Monday, May 5, 2014

Tipsy Australians

Two for one! Aren't you excited? My pictures from Cyprus are still uploading, so I am going to continue with a short summary of my first day in Istanbul! As I mentioned before, my flight was delayed, so I got into Istanbul later than expected and had to cut some things from my planned itinerary. As you'll see, however, it worked out for the best.

I arrived in Taksim Square on the bus from the airport around two, and was feeling a bit... masochistic? That's how it feels in hindsight. At the time I'd say I wanted a challenge, or I was just being cheap. At any rate, I decided to walk to my hostel, even though it was an hour away and I had my fifty pound suitcase that I'm still waiting to dump on Lisa in London. But hey, I'm young and spry, right? Well, I may be, but the people staring at me like I was crazy as I drug said suitcase down Istiklal Caddesi, one of the main streets in Istanbul, were not. Also, there were a lot of stairs. But hey, it was a great work out! And I did make it to the hostel eventually, if significantly sweatier and more exhausted than I had been. At least it gave me a good introduction to the city, even if I couldn't enjoy it in the leisurely manner I might have liked.

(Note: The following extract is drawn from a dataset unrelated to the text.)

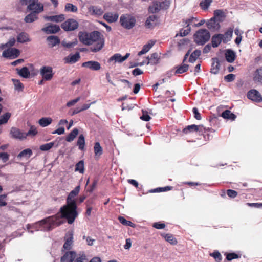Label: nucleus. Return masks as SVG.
<instances>
[{"label":"nucleus","mask_w":262,"mask_h":262,"mask_svg":"<svg viewBox=\"0 0 262 262\" xmlns=\"http://www.w3.org/2000/svg\"><path fill=\"white\" fill-rule=\"evenodd\" d=\"M79 38L80 41L85 45H91L96 43V46L91 48L92 52L99 51L104 45V40L101 37L100 33L97 31H94L91 33L80 32Z\"/></svg>","instance_id":"f257e3e1"},{"label":"nucleus","mask_w":262,"mask_h":262,"mask_svg":"<svg viewBox=\"0 0 262 262\" xmlns=\"http://www.w3.org/2000/svg\"><path fill=\"white\" fill-rule=\"evenodd\" d=\"M76 208V204H71L70 203H67L66 205L60 208L61 217L67 219L69 224L73 223L78 215Z\"/></svg>","instance_id":"f03ea898"},{"label":"nucleus","mask_w":262,"mask_h":262,"mask_svg":"<svg viewBox=\"0 0 262 262\" xmlns=\"http://www.w3.org/2000/svg\"><path fill=\"white\" fill-rule=\"evenodd\" d=\"M63 223L60 215L56 214L54 216H50L42 220L36 224V225L43 226L45 230H50L54 226H58Z\"/></svg>","instance_id":"7ed1b4c3"},{"label":"nucleus","mask_w":262,"mask_h":262,"mask_svg":"<svg viewBox=\"0 0 262 262\" xmlns=\"http://www.w3.org/2000/svg\"><path fill=\"white\" fill-rule=\"evenodd\" d=\"M210 34L205 29L199 30L193 35L194 41L198 45H204L210 39Z\"/></svg>","instance_id":"20e7f679"},{"label":"nucleus","mask_w":262,"mask_h":262,"mask_svg":"<svg viewBox=\"0 0 262 262\" xmlns=\"http://www.w3.org/2000/svg\"><path fill=\"white\" fill-rule=\"evenodd\" d=\"M120 22L123 28L130 29L135 26L136 20L133 16L125 14L120 17Z\"/></svg>","instance_id":"39448f33"},{"label":"nucleus","mask_w":262,"mask_h":262,"mask_svg":"<svg viewBox=\"0 0 262 262\" xmlns=\"http://www.w3.org/2000/svg\"><path fill=\"white\" fill-rule=\"evenodd\" d=\"M26 4L28 5V9L34 13H39L43 11V5L39 2V0H24Z\"/></svg>","instance_id":"423d86ee"},{"label":"nucleus","mask_w":262,"mask_h":262,"mask_svg":"<svg viewBox=\"0 0 262 262\" xmlns=\"http://www.w3.org/2000/svg\"><path fill=\"white\" fill-rule=\"evenodd\" d=\"M40 75L43 80L45 81L51 80L54 76L53 68L50 66H43L39 70Z\"/></svg>","instance_id":"0eeeda50"},{"label":"nucleus","mask_w":262,"mask_h":262,"mask_svg":"<svg viewBox=\"0 0 262 262\" xmlns=\"http://www.w3.org/2000/svg\"><path fill=\"white\" fill-rule=\"evenodd\" d=\"M78 26V23L73 19H69L61 25V28L65 31H72L76 29Z\"/></svg>","instance_id":"6e6552de"},{"label":"nucleus","mask_w":262,"mask_h":262,"mask_svg":"<svg viewBox=\"0 0 262 262\" xmlns=\"http://www.w3.org/2000/svg\"><path fill=\"white\" fill-rule=\"evenodd\" d=\"M10 134L12 138L16 139L23 140L26 139V133L22 132L16 127H12L10 129Z\"/></svg>","instance_id":"1a4fd4ad"},{"label":"nucleus","mask_w":262,"mask_h":262,"mask_svg":"<svg viewBox=\"0 0 262 262\" xmlns=\"http://www.w3.org/2000/svg\"><path fill=\"white\" fill-rule=\"evenodd\" d=\"M65 243L63 248L65 250H70L73 243V231H70L67 233L64 237Z\"/></svg>","instance_id":"9d476101"},{"label":"nucleus","mask_w":262,"mask_h":262,"mask_svg":"<svg viewBox=\"0 0 262 262\" xmlns=\"http://www.w3.org/2000/svg\"><path fill=\"white\" fill-rule=\"evenodd\" d=\"M20 51L16 48H10L3 52L4 57L10 58H15L19 56Z\"/></svg>","instance_id":"9b49d317"},{"label":"nucleus","mask_w":262,"mask_h":262,"mask_svg":"<svg viewBox=\"0 0 262 262\" xmlns=\"http://www.w3.org/2000/svg\"><path fill=\"white\" fill-rule=\"evenodd\" d=\"M130 55L129 53H126V55L124 56H122L121 54L117 53L114 54L108 59V62H113L114 63H122L126 59H127Z\"/></svg>","instance_id":"f8f14e48"},{"label":"nucleus","mask_w":262,"mask_h":262,"mask_svg":"<svg viewBox=\"0 0 262 262\" xmlns=\"http://www.w3.org/2000/svg\"><path fill=\"white\" fill-rule=\"evenodd\" d=\"M247 96L251 100L259 102L262 101V97L260 93L256 90H251L248 94Z\"/></svg>","instance_id":"ddd939ff"},{"label":"nucleus","mask_w":262,"mask_h":262,"mask_svg":"<svg viewBox=\"0 0 262 262\" xmlns=\"http://www.w3.org/2000/svg\"><path fill=\"white\" fill-rule=\"evenodd\" d=\"M220 21L215 19V18H211L208 20L206 22L207 27L210 30H218L220 28Z\"/></svg>","instance_id":"4468645a"},{"label":"nucleus","mask_w":262,"mask_h":262,"mask_svg":"<svg viewBox=\"0 0 262 262\" xmlns=\"http://www.w3.org/2000/svg\"><path fill=\"white\" fill-rule=\"evenodd\" d=\"M88 13L91 15L100 16L103 14V10L99 7L90 6L88 7Z\"/></svg>","instance_id":"2eb2a0df"},{"label":"nucleus","mask_w":262,"mask_h":262,"mask_svg":"<svg viewBox=\"0 0 262 262\" xmlns=\"http://www.w3.org/2000/svg\"><path fill=\"white\" fill-rule=\"evenodd\" d=\"M76 253L74 251H68L61 258V262H74Z\"/></svg>","instance_id":"dca6fc26"},{"label":"nucleus","mask_w":262,"mask_h":262,"mask_svg":"<svg viewBox=\"0 0 262 262\" xmlns=\"http://www.w3.org/2000/svg\"><path fill=\"white\" fill-rule=\"evenodd\" d=\"M79 191L80 186H77L74 190L71 191L67 199V203H70L71 204H76L75 197L78 195Z\"/></svg>","instance_id":"f3484780"},{"label":"nucleus","mask_w":262,"mask_h":262,"mask_svg":"<svg viewBox=\"0 0 262 262\" xmlns=\"http://www.w3.org/2000/svg\"><path fill=\"white\" fill-rule=\"evenodd\" d=\"M82 67L89 68L91 70L97 71L101 68L100 64L95 61H89L82 63Z\"/></svg>","instance_id":"a211bd4d"},{"label":"nucleus","mask_w":262,"mask_h":262,"mask_svg":"<svg viewBox=\"0 0 262 262\" xmlns=\"http://www.w3.org/2000/svg\"><path fill=\"white\" fill-rule=\"evenodd\" d=\"M253 80L256 84L262 85V68H259L254 72Z\"/></svg>","instance_id":"6ab92c4d"},{"label":"nucleus","mask_w":262,"mask_h":262,"mask_svg":"<svg viewBox=\"0 0 262 262\" xmlns=\"http://www.w3.org/2000/svg\"><path fill=\"white\" fill-rule=\"evenodd\" d=\"M165 4V2H155L149 6V11L152 13H157L163 7Z\"/></svg>","instance_id":"aec40b11"},{"label":"nucleus","mask_w":262,"mask_h":262,"mask_svg":"<svg viewBox=\"0 0 262 262\" xmlns=\"http://www.w3.org/2000/svg\"><path fill=\"white\" fill-rule=\"evenodd\" d=\"M119 17V15L117 13L107 12L104 14L103 18L109 23H112L117 21Z\"/></svg>","instance_id":"412c9836"},{"label":"nucleus","mask_w":262,"mask_h":262,"mask_svg":"<svg viewBox=\"0 0 262 262\" xmlns=\"http://www.w3.org/2000/svg\"><path fill=\"white\" fill-rule=\"evenodd\" d=\"M41 30L47 34H54L60 30V27L57 25H50L43 28Z\"/></svg>","instance_id":"4be33fe9"},{"label":"nucleus","mask_w":262,"mask_h":262,"mask_svg":"<svg viewBox=\"0 0 262 262\" xmlns=\"http://www.w3.org/2000/svg\"><path fill=\"white\" fill-rule=\"evenodd\" d=\"M44 18L48 21H53L55 23H60L65 19V16L63 14L53 16H44Z\"/></svg>","instance_id":"5701e85b"},{"label":"nucleus","mask_w":262,"mask_h":262,"mask_svg":"<svg viewBox=\"0 0 262 262\" xmlns=\"http://www.w3.org/2000/svg\"><path fill=\"white\" fill-rule=\"evenodd\" d=\"M17 41L21 43H27L31 41L29 35L25 32H21L17 36Z\"/></svg>","instance_id":"b1692460"},{"label":"nucleus","mask_w":262,"mask_h":262,"mask_svg":"<svg viewBox=\"0 0 262 262\" xmlns=\"http://www.w3.org/2000/svg\"><path fill=\"white\" fill-rule=\"evenodd\" d=\"M32 155V150L29 149H26L20 152L17 156V158L19 160L28 159Z\"/></svg>","instance_id":"393cba45"},{"label":"nucleus","mask_w":262,"mask_h":262,"mask_svg":"<svg viewBox=\"0 0 262 262\" xmlns=\"http://www.w3.org/2000/svg\"><path fill=\"white\" fill-rule=\"evenodd\" d=\"M223 40V35L218 34L213 35L212 37L211 43L213 47H217L222 42Z\"/></svg>","instance_id":"a878e982"},{"label":"nucleus","mask_w":262,"mask_h":262,"mask_svg":"<svg viewBox=\"0 0 262 262\" xmlns=\"http://www.w3.org/2000/svg\"><path fill=\"white\" fill-rule=\"evenodd\" d=\"M155 43V41L154 40L149 41L146 45L143 46L142 50L138 53V55L140 56L142 54H144L147 53L154 45Z\"/></svg>","instance_id":"bb28decb"},{"label":"nucleus","mask_w":262,"mask_h":262,"mask_svg":"<svg viewBox=\"0 0 262 262\" xmlns=\"http://www.w3.org/2000/svg\"><path fill=\"white\" fill-rule=\"evenodd\" d=\"M48 44L49 47H53L60 42L59 39L57 36H50L47 38Z\"/></svg>","instance_id":"cd10ccee"},{"label":"nucleus","mask_w":262,"mask_h":262,"mask_svg":"<svg viewBox=\"0 0 262 262\" xmlns=\"http://www.w3.org/2000/svg\"><path fill=\"white\" fill-rule=\"evenodd\" d=\"M80 58L79 53H76L73 55H70L64 58L66 63H73L77 61Z\"/></svg>","instance_id":"c85d7f7f"},{"label":"nucleus","mask_w":262,"mask_h":262,"mask_svg":"<svg viewBox=\"0 0 262 262\" xmlns=\"http://www.w3.org/2000/svg\"><path fill=\"white\" fill-rule=\"evenodd\" d=\"M162 236L164 238L165 241L171 245H176L178 243L177 239L174 236L171 234H163Z\"/></svg>","instance_id":"c756f323"},{"label":"nucleus","mask_w":262,"mask_h":262,"mask_svg":"<svg viewBox=\"0 0 262 262\" xmlns=\"http://www.w3.org/2000/svg\"><path fill=\"white\" fill-rule=\"evenodd\" d=\"M147 59H148V61L146 63L147 64H151L155 65L158 64L159 62V56L157 53L152 54L150 58L148 57Z\"/></svg>","instance_id":"7c9ffc66"},{"label":"nucleus","mask_w":262,"mask_h":262,"mask_svg":"<svg viewBox=\"0 0 262 262\" xmlns=\"http://www.w3.org/2000/svg\"><path fill=\"white\" fill-rule=\"evenodd\" d=\"M53 119L51 117H42L38 121L39 124L44 127H46L52 123Z\"/></svg>","instance_id":"2f4dec72"},{"label":"nucleus","mask_w":262,"mask_h":262,"mask_svg":"<svg viewBox=\"0 0 262 262\" xmlns=\"http://www.w3.org/2000/svg\"><path fill=\"white\" fill-rule=\"evenodd\" d=\"M225 17L224 12L222 10H216L214 11V17L220 22L222 21Z\"/></svg>","instance_id":"473e14b6"},{"label":"nucleus","mask_w":262,"mask_h":262,"mask_svg":"<svg viewBox=\"0 0 262 262\" xmlns=\"http://www.w3.org/2000/svg\"><path fill=\"white\" fill-rule=\"evenodd\" d=\"M156 20L157 18L155 16H150L147 19L145 25L148 28H152L156 25Z\"/></svg>","instance_id":"72a5a7b5"},{"label":"nucleus","mask_w":262,"mask_h":262,"mask_svg":"<svg viewBox=\"0 0 262 262\" xmlns=\"http://www.w3.org/2000/svg\"><path fill=\"white\" fill-rule=\"evenodd\" d=\"M95 156L99 158L103 153V149L99 142H96L94 147Z\"/></svg>","instance_id":"f704fd0d"},{"label":"nucleus","mask_w":262,"mask_h":262,"mask_svg":"<svg viewBox=\"0 0 262 262\" xmlns=\"http://www.w3.org/2000/svg\"><path fill=\"white\" fill-rule=\"evenodd\" d=\"M220 68V64L217 59H213L211 69V72L214 74L218 73Z\"/></svg>","instance_id":"c9c22d12"},{"label":"nucleus","mask_w":262,"mask_h":262,"mask_svg":"<svg viewBox=\"0 0 262 262\" xmlns=\"http://www.w3.org/2000/svg\"><path fill=\"white\" fill-rule=\"evenodd\" d=\"M18 74L23 78H28L30 75V71L27 67H23L20 70L17 69Z\"/></svg>","instance_id":"e433bc0d"},{"label":"nucleus","mask_w":262,"mask_h":262,"mask_svg":"<svg viewBox=\"0 0 262 262\" xmlns=\"http://www.w3.org/2000/svg\"><path fill=\"white\" fill-rule=\"evenodd\" d=\"M36 14V13H34V12L30 13L25 17L24 19L25 21L27 23H30L34 21L37 19Z\"/></svg>","instance_id":"4c0bfd02"},{"label":"nucleus","mask_w":262,"mask_h":262,"mask_svg":"<svg viewBox=\"0 0 262 262\" xmlns=\"http://www.w3.org/2000/svg\"><path fill=\"white\" fill-rule=\"evenodd\" d=\"M221 116L224 119H230L231 120H234L236 118V116L229 110H226L223 112Z\"/></svg>","instance_id":"58836bf2"},{"label":"nucleus","mask_w":262,"mask_h":262,"mask_svg":"<svg viewBox=\"0 0 262 262\" xmlns=\"http://www.w3.org/2000/svg\"><path fill=\"white\" fill-rule=\"evenodd\" d=\"M225 57L228 62H233L235 60V54L234 52L229 50L226 51Z\"/></svg>","instance_id":"ea45409f"},{"label":"nucleus","mask_w":262,"mask_h":262,"mask_svg":"<svg viewBox=\"0 0 262 262\" xmlns=\"http://www.w3.org/2000/svg\"><path fill=\"white\" fill-rule=\"evenodd\" d=\"M74 262H88V259L83 253H80L76 254Z\"/></svg>","instance_id":"a19ab883"},{"label":"nucleus","mask_w":262,"mask_h":262,"mask_svg":"<svg viewBox=\"0 0 262 262\" xmlns=\"http://www.w3.org/2000/svg\"><path fill=\"white\" fill-rule=\"evenodd\" d=\"M78 132V129L77 128H74L67 137V141L70 142L73 141L75 137L77 136Z\"/></svg>","instance_id":"79ce46f5"},{"label":"nucleus","mask_w":262,"mask_h":262,"mask_svg":"<svg viewBox=\"0 0 262 262\" xmlns=\"http://www.w3.org/2000/svg\"><path fill=\"white\" fill-rule=\"evenodd\" d=\"M77 144L80 150H83L85 147V139L83 135H80L78 139Z\"/></svg>","instance_id":"37998d69"},{"label":"nucleus","mask_w":262,"mask_h":262,"mask_svg":"<svg viewBox=\"0 0 262 262\" xmlns=\"http://www.w3.org/2000/svg\"><path fill=\"white\" fill-rule=\"evenodd\" d=\"M75 171H78L80 173H83L84 171V165L83 161H80L76 164Z\"/></svg>","instance_id":"c03bdc74"},{"label":"nucleus","mask_w":262,"mask_h":262,"mask_svg":"<svg viewBox=\"0 0 262 262\" xmlns=\"http://www.w3.org/2000/svg\"><path fill=\"white\" fill-rule=\"evenodd\" d=\"M11 116V113L7 112L0 117V125L6 124Z\"/></svg>","instance_id":"a18cd8bd"},{"label":"nucleus","mask_w":262,"mask_h":262,"mask_svg":"<svg viewBox=\"0 0 262 262\" xmlns=\"http://www.w3.org/2000/svg\"><path fill=\"white\" fill-rule=\"evenodd\" d=\"M201 54V51L200 50H195L191 55L189 59V61L191 62H194Z\"/></svg>","instance_id":"49530a36"},{"label":"nucleus","mask_w":262,"mask_h":262,"mask_svg":"<svg viewBox=\"0 0 262 262\" xmlns=\"http://www.w3.org/2000/svg\"><path fill=\"white\" fill-rule=\"evenodd\" d=\"M233 33V30L230 29L228 30L225 34L223 35V40L224 42H227L230 40L232 37Z\"/></svg>","instance_id":"de8ad7c7"},{"label":"nucleus","mask_w":262,"mask_h":262,"mask_svg":"<svg viewBox=\"0 0 262 262\" xmlns=\"http://www.w3.org/2000/svg\"><path fill=\"white\" fill-rule=\"evenodd\" d=\"M12 81L13 82L15 89L18 91H21L23 89V84L17 79H13Z\"/></svg>","instance_id":"09e8293b"},{"label":"nucleus","mask_w":262,"mask_h":262,"mask_svg":"<svg viewBox=\"0 0 262 262\" xmlns=\"http://www.w3.org/2000/svg\"><path fill=\"white\" fill-rule=\"evenodd\" d=\"M65 11L68 12H76L77 11V8L72 4L68 3L65 6Z\"/></svg>","instance_id":"8fccbe9b"},{"label":"nucleus","mask_w":262,"mask_h":262,"mask_svg":"<svg viewBox=\"0 0 262 262\" xmlns=\"http://www.w3.org/2000/svg\"><path fill=\"white\" fill-rule=\"evenodd\" d=\"M54 145V142H50L41 145L39 148L41 151H48L53 147Z\"/></svg>","instance_id":"3c124183"},{"label":"nucleus","mask_w":262,"mask_h":262,"mask_svg":"<svg viewBox=\"0 0 262 262\" xmlns=\"http://www.w3.org/2000/svg\"><path fill=\"white\" fill-rule=\"evenodd\" d=\"M188 69V66L187 64H183L180 67H179L175 73L176 74H182L185 72H186Z\"/></svg>","instance_id":"603ef678"},{"label":"nucleus","mask_w":262,"mask_h":262,"mask_svg":"<svg viewBox=\"0 0 262 262\" xmlns=\"http://www.w3.org/2000/svg\"><path fill=\"white\" fill-rule=\"evenodd\" d=\"M212 2V0H204L201 2L200 6L203 9H207Z\"/></svg>","instance_id":"864d4df0"},{"label":"nucleus","mask_w":262,"mask_h":262,"mask_svg":"<svg viewBox=\"0 0 262 262\" xmlns=\"http://www.w3.org/2000/svg\"><path fill=\"white\" fill-rule=\"evenodd\" d=\"M142 115L140 117V119L145 121H148L150 120L151 117H150L148 113L144 110L142 111Z\"/></svg>","instance_id":"5fc2aeb1"},{"label":"nucleus","mask_w":262,"mask_h":262,"mask_svg":"<svg viewBox=\"0 0 262 262\" xmlns=\"http://www.w3.org/2000/svg\"><path fill=\"white\" fill-rule=\"evenodd\" d=\"M203 126H198L195 125H189L187 127V129L189 130L190 132L192 131H201L202 130Z\"/></svg>","instance_id":"6e6d98bb"},{"label":"nucleus","mask_w":262,"mask_h":262,"mask_svg":"<svg viewBox=\"0 0 262 262\" xmlns=\"http://www.w3.org/2000/svg\"><path fill=\"white\" fill-rule=\"evenodd\" d=\"M62 44L63 46L67 47V48H72L74 47L77 44V39H75L74 41H73L72 42H68L63 41L62 42Z\"/></svg>","instance_id":"4d7b16f0"},{"label":"nucleus","mask_w":262,"mask_h":262,"mask_svg":"<svg viewBox=\"0 0 262 262\" xmlns=\"http://www.w3.org/2000/svg\"><path fill=\"white\" fill-rule=\"evenodd\" d=\"M210 256H212L216 262H220L222 260V256L219 252H214L210 254Z\"/></svg>","instance_id":"13d9d810"},{"label":"nucleus","mask_w":262,"mask_h":262,"mask_svg":"<svg viewBox=\"0 0 262 262\" xmlns=\"http://www.w3.org/2000/svg\"><path fill=\"white\" fill-rule=\"evenodd\" d=\"M37 133L36 128L34 126H31L30 130L27 133H26V137L28 136H34L36 135Z\"/></svg>","instance_id":"bf43d9fd"},{"label":"nucleus","mask_w":262,"mask_h":262,"mask_svg":"<svg viewBox=\"0 0 262 262\" xmlns=\"http://www.w3.org/2000/svg\"><path fill=\"white\" fill-rule=\"evenodd\" d=\"M80 100V97H78L75 99L71 100L68 101L66 103V106L68 107H71L74 105L77 102H78Z\"/></svg>","instance_id":"052dcab7"},{"label":"nucleus","mask_w":262,"mask_h":262,"mask_svg":"<svg viewBox=\"0 0 262 262\" xmlns=\"http://www.w3.org/2000/svg\"><path fill=\"white\" fill-rule=\"evenodd\" d=\"M191 31V27L190 26H186V29L185 30H181L180 32V35L181 36H185L188 35Z\"/></svg>","instance_id":"680f3d73"},{"label":"nucleus","mask_w":262,"mask_h":262,"mask_svg":"<svg viewBox=\"0 0 262 262\" xmlns=\"http://www.w3.org/2000/svg\"><path fill=\"white\" fill-rule=\"evenodd\" d=\"M9 158V155L7 152L0 153V159L2 160L3 162H7Z\"/></svg>","instance_id":"e2e57ef3"},{"label":"nucleus","mask_w":262,"mask_h":262,"mask_svg":"<svg viewBox=\"0 0 262 262\" xmlns=\"http://www.w3.org/2000/svg\"><path fill=\"white\" fill-rule=\"evenodd\" d=\"M235 78V75L233 74H229L225 76V80L227 82L233 81Z\"/></svg>","instance_id":"0e129e2a"},{"label":"nucleus","mask_w":262,"mask_h":262,"mask_svg":"<svg viewBox=\"0 0 262 262\" xmlns=\"http://www.w3.org/2000/svg\"><path fill=\"white\" fill-rule=\"evenodd\" d=\"M227 195L230 198H235L237 195V192L233 190L229 189L227 190Z\"/></svg>","instance_id":"69168bd1"},{"label":"nucleus","mask_w":262,"mask_h":262,"mask_svg":"<svg viewBox=\"0 0 262 262\" xmlns=\"http://www.w3.org/2000/svg\"><path fill=\"white\" fill-rule=\"evenodd\" d=\"M15 42V39L14 37L11 38L9 41L6 44L3 45V47H11L13 46Z\"/></svg>","instance_id":"338daca9"},{"label":"nucleus","mask_w":262,"mask_h":262,"mask_svg":"<svg viewBox=\"0 0 262 262\" xmlns=\"http://www.w3.org/2000/svg\"><path fill=\"white\" fill-rule=\"evenodd\" d=\"M238 257V255L235 253H229L227 255L226 258L228 260H231L233 259L237 258Z\"/></svg>","instance_id":"774afa93"}]
</instances>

The hostel is nice. Just the kind I've been craving. They have beds for something like 150 travelers. I'm in a dorm for 30, and met an Iraqi painter within my first five minutes. I didn't want to spend too much time in the hostel on my first day though, so I locked up my bags in a locker and struck out exploring. First stop was the Basilica Cistern, a giant underground reservoir built by the Roman Emperor Justinian. It was gorgeous and ethereal but far too packed with people for my liking, which seems par for the course in Istanbul so far. I think Cyprus spoiled me. Anyway, there are pictures, but they aren't good enough to wait for with as slow as the uploading is going.

After that I'd intended to see the Blue Mosque and the Mosaic Museum. The Mosaic Museum was closed, because it's Monday. Apparently Istanbul also hates Mondays. The mosque... well, I hadn't thought ahead as well as I should have. I was wearing tights and a dress, which I realized too late is not appropriate mosque clothing, so it will have to wait for another day as well. I did make it down to the Little Hagia Sophia, named because it looks much like a miniature version of the real one. What I didn't realize was that it is also a mosque, so I poked around the courtyard and moved on again. I spent some time in the Grand Bazaar, which was a bit too much like Egypt for my liking. In fact, much of touristic Istanbul reminds me of Egypt, mostly because every shop and restaurant you pass has people trying to draw you inside. Anyway, I didn't stay at the Bazaar long. I wasn't looking to buy anything anyway. I'd just wanted to see it. And I was hungry. So I started looking for dinner.

The problem with finding dinner was much like the problem with the Bazaar. Every time I stopped to glance at a menu I was accosted by eager employees trying to woo me in with cheesy pick up lines, which is about the fastest way to drive me off. I'd almost made it back to the hostel, however, when one guy's tactics actually worked. Not by any merit of his own though.

I'd stopped to glance at the menu, and actually saw some reasonably priced items I liked. I was about to sit down when he came up with some line about having the best food in Istanbul and his mother making every morsel and while that wasn't terrible it just turned me off, so I thanked him and went to move on when he called on a woman sitting at one of the tables, asking her if it wasn't the best food in Istanbul. She insisted it was, and seemed so enthusiastic I thought "hey, why not?" So I agreed, and he showed me to a little table, which was when the woman noticed I was alone and invited me to join her. That was when I realized why she'd been so enthusiastic.

Jodie and her partner Josh, from Australia, weren't there for dinner. They'd been drinking for the better part of the day. But two friendlier people you couldn't meet, so I settled in for a lovely dinner of good food and better conversation. She's a banker, he's a restaurateur, and they're only in Istanbul for a couple days waiting to take a Black Sea cruise. They were wonderful people though, drunk or not, and lots of fun. Also, they insisted on picking up the bill. I fought! I promise! But... we'd had such a wonderful meal I couldn't really stop them. And now I feel a lot less guilty about the tab I'm running up at this cafe. It was the perfect evening to follow what had been turning into a mildly stressful day, and I have Josh's card should I ever find myself in Australia.

And now it's late, and I really need a shower, so I shall leave you here and hope that a good night's sleep will make Istanbul a little easier to handle in the morning. I should mention it's gorgeous here. I've never seen a city so green, and the Bosphorus glistens like every literary epithet you can imagine. Now to find the time and energy to give it all the look it deserves!